The prophet Amos, a Southern Kingdom sheep herder and farmer, was in his day what we might call a ‘lay’ prophet, but not officially ‘mantled’ as such. Nonetheless God called Amos for this assignment to warn the Northern Kingdom (in the time of Jeroboam) of an impending pay day in almost every way for their rampant idolatry, gross social injustice, general wickedness and stubborn contempt for the word of God.
As usual, his party pooping preaching went over like a frosty blanket on a winter day, vigorously protested. Yet faithfully against all intimidation tactics he stayed on message and warned the godless elites of horrors to come. He also predicted a great famine, not of ordinary food, but of the word of God (Amos 8:11).
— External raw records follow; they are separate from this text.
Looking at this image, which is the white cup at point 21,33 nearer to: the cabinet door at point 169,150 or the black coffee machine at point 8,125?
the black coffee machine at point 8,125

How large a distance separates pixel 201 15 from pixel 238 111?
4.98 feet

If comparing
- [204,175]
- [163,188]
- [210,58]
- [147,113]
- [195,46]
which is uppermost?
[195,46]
At first they would not hear: in the end they could not hear—an act of divine judgment.
Amos rounds out his prophecy with a ringing note of hope. God will purge the rebels, but for a remnant a great and glorious future is on the wing.
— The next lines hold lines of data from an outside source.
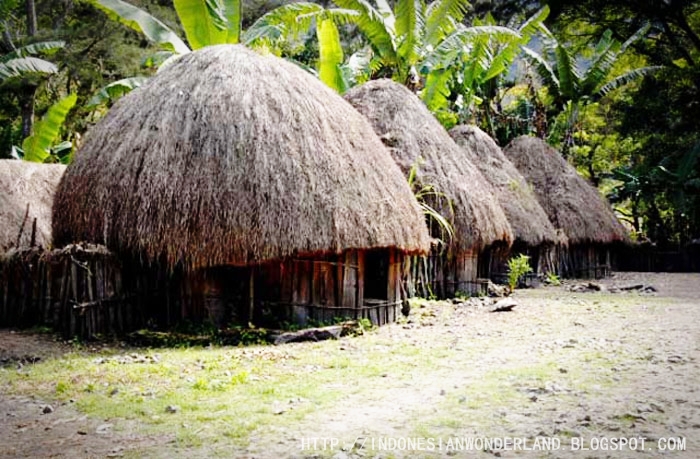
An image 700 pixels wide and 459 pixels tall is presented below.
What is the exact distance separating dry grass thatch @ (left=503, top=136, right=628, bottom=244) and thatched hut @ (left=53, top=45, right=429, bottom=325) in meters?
9.02

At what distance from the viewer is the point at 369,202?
8.30m

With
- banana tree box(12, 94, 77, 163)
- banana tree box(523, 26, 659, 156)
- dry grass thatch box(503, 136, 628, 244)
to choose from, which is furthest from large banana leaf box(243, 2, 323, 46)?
dry grass thatch box(503, 136, 628, 244)

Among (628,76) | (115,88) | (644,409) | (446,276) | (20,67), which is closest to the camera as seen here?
(644,409)

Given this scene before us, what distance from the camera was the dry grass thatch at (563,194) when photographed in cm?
1683

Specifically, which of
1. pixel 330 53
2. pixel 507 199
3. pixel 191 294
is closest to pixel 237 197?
pixel 191 294

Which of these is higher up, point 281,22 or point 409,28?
point 281,22

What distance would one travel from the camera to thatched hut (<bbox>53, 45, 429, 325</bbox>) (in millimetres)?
7551

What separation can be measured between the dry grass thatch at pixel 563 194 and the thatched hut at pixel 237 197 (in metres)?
9.02

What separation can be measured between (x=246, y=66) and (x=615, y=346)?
5.84m

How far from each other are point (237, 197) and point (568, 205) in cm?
1171

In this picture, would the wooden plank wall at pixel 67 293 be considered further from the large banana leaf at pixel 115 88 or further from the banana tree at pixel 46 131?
the large banana leaf at pixel 115 88

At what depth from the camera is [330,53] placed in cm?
1294

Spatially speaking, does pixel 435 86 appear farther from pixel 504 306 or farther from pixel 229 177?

When people in our day act the same way that so offended the heart of God, and eventually brought on them His holy indignation, it should be a warning to us that God is the same yesterday, today and forever. His patience has its limits. Amos himself is a sterling model of courage and faithfulness in his preaching of the word of God. Though his hearers tried to back him off, Amos did not back down. Like people today, they would much have preferred comfortable lies, but God sent him to tell them the uncomfortable truth. And he stuck with it and in the end his preaching was vindicated in spades.